From red to purple: What Ossoff’s path through the 6th District means

An AJC map of the party results in the April 18 special election in Georgia’s 6th District.

Democrat Jon Ossoff’s trail of blue through Georgia’s 6th District flowed from the working-class Tucker suburb to the antique shops of Chamblee through the southern stretch of fast-urbanizing Dunwoody and blossomed across parts of Sandy Springs.

It darted north from there, hugging the spine of Ga. 400 — and the MARTA line — curving to the doorsteps of downtown Roswell and into the office parks of Alpharetta before jotting east toward the country club subdivisions of Johns Creek.

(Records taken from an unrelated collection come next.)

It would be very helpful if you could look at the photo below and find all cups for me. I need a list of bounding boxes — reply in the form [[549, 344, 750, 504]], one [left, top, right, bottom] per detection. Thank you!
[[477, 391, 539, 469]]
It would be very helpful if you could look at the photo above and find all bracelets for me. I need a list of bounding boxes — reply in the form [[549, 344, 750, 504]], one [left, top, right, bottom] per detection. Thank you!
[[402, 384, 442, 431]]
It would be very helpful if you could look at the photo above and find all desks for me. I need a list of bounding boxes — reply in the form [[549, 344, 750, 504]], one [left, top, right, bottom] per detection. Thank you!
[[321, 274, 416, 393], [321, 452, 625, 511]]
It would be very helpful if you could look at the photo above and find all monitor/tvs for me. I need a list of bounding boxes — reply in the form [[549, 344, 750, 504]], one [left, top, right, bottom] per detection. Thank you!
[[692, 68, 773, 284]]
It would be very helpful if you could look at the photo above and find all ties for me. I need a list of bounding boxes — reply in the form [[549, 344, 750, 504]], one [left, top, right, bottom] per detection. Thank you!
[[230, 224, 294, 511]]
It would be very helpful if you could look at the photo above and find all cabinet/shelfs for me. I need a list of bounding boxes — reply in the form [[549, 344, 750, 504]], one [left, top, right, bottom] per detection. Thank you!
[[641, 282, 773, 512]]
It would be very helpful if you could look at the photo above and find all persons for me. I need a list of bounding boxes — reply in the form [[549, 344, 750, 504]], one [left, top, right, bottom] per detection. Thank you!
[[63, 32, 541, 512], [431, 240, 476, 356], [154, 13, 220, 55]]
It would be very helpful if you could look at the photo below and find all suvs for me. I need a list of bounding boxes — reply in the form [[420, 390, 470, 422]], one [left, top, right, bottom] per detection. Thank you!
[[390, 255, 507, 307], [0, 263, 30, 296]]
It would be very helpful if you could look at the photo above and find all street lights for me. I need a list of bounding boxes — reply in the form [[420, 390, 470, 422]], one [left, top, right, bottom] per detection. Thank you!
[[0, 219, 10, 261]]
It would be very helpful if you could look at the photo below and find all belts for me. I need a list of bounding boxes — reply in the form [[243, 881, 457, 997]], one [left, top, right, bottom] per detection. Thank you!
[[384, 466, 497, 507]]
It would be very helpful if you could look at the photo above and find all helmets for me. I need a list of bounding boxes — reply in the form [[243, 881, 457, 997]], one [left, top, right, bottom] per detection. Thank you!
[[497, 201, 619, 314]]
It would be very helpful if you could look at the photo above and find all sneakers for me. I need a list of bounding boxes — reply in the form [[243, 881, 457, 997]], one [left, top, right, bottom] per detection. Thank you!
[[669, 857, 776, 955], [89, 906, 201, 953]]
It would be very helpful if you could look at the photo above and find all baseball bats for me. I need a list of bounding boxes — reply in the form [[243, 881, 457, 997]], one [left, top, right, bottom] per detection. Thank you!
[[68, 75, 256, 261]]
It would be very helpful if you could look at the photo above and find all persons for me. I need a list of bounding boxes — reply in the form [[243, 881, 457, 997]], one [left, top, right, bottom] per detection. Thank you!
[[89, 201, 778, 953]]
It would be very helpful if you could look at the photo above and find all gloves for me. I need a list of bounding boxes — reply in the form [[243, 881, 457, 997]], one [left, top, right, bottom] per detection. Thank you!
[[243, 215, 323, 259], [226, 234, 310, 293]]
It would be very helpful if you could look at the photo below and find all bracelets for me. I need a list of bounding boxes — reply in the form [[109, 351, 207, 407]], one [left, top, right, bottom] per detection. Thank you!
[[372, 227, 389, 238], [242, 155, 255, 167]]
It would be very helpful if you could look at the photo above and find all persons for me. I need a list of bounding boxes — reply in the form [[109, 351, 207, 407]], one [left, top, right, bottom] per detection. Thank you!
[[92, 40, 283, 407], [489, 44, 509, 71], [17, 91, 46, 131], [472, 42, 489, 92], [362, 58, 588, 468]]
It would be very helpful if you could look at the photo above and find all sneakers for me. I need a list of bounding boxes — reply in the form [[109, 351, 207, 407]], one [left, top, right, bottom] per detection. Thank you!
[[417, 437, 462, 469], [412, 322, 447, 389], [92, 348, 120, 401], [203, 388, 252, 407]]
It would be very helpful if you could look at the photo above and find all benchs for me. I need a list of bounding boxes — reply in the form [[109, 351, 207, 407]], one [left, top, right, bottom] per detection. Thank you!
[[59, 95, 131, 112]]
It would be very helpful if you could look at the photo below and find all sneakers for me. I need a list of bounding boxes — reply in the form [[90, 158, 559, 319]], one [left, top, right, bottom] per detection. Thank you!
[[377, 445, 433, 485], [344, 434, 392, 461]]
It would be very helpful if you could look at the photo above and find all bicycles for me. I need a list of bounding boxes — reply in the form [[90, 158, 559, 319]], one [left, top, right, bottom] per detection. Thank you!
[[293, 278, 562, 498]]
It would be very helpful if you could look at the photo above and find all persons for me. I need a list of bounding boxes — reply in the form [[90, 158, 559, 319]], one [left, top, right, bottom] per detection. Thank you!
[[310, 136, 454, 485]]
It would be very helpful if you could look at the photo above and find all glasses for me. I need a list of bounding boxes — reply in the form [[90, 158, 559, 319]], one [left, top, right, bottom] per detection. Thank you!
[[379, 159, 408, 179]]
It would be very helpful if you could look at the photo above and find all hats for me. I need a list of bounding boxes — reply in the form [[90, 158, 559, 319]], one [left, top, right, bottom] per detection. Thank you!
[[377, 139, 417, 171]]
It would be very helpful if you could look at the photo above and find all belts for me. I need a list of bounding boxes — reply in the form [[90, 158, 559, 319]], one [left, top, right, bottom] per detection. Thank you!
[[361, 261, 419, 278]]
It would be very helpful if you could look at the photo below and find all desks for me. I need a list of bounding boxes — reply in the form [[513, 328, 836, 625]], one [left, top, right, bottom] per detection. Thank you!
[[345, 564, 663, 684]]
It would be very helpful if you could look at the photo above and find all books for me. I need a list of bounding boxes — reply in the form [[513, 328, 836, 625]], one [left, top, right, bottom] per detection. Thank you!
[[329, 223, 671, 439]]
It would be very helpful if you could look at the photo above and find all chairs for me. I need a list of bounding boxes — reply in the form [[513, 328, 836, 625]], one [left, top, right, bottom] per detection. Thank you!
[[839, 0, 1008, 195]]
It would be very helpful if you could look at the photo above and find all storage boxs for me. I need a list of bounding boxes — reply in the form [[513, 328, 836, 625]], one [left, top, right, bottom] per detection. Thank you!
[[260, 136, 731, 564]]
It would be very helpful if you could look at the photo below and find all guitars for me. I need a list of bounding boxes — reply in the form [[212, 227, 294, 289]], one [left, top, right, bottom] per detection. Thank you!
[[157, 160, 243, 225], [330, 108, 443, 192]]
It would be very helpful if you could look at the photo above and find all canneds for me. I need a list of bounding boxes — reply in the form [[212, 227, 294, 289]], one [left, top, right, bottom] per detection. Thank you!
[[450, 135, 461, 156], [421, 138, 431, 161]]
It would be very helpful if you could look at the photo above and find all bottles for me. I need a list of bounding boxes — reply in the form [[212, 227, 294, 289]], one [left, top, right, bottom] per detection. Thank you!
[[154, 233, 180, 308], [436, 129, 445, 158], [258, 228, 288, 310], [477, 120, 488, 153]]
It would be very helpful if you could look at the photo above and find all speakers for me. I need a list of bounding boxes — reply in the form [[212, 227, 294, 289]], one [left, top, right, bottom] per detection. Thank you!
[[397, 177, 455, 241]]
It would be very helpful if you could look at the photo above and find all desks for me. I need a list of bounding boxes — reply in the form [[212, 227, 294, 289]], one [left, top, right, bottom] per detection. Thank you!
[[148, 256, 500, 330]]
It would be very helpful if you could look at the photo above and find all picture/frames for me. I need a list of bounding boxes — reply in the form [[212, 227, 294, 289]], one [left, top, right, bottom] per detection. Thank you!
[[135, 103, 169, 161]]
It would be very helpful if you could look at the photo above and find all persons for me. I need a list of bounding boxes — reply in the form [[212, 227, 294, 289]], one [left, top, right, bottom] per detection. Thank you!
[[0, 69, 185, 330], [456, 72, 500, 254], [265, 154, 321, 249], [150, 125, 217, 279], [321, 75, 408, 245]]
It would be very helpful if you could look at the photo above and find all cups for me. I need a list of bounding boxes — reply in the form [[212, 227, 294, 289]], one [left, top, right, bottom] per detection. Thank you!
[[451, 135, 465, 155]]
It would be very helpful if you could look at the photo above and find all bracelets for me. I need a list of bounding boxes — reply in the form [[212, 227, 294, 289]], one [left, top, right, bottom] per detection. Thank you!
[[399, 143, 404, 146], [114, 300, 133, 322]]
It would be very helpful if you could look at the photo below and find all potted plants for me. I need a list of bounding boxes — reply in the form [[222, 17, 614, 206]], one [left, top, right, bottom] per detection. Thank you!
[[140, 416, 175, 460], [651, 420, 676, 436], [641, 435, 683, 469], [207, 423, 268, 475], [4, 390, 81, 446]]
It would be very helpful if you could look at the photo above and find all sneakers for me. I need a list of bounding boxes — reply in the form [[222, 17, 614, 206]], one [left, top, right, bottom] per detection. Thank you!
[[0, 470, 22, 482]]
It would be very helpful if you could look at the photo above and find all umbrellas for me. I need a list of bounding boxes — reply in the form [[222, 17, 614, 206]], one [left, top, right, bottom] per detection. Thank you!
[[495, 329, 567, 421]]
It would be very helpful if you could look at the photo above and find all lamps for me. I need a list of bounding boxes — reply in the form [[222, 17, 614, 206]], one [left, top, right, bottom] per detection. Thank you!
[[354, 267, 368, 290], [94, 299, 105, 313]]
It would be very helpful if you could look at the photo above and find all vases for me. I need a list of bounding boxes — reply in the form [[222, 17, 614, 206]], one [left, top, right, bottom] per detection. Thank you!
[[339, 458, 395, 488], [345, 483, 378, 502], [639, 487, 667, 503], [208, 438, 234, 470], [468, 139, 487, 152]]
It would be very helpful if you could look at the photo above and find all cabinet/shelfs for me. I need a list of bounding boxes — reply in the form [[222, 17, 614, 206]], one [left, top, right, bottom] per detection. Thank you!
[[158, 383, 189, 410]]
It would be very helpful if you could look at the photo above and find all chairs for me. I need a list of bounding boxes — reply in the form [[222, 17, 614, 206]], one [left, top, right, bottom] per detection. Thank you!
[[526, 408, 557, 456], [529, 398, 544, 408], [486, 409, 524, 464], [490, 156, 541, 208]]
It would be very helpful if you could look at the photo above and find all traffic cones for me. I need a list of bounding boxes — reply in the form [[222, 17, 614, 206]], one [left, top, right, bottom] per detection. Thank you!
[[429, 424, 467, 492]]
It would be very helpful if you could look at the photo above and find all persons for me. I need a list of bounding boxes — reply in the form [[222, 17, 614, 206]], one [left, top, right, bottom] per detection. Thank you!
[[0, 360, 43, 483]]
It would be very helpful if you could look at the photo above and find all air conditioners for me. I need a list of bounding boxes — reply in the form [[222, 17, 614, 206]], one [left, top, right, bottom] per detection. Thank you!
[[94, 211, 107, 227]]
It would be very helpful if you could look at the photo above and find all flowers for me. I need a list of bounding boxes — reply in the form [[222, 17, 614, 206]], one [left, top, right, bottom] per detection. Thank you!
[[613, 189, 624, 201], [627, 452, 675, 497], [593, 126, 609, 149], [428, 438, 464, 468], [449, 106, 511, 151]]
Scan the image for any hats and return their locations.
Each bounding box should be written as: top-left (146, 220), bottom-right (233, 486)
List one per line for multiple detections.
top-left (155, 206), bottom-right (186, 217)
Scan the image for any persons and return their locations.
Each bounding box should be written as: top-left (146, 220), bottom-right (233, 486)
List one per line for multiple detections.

Republicans entered last week’s special election fearful that Ossoff might win the race to succeed Rep. Tom Price outright. They were right to worry: If not for big GOP margins in east Cobb and a sweep of nearly all of Milton, residents of the north Atlanta district would now be calling Ossoff their Congressman.

 



 

Instead, he and Republican Karen Handel face a June 20 runoff that could well be the most expensive U.S. House election in the nation’s history. It is both tug-of-war between national Republicans and Democrats and an electoral test for Donald Trump, who has waded deep into the election.

For metro Atlanta, though, it’s a different type of barometer. Residents are coming to terms with the notion that their turf is suddenly competitive: A 30-year-old first-time candidate outpolled Republicans in areas so conservative that Democrats often don’t even bother to enter local elections.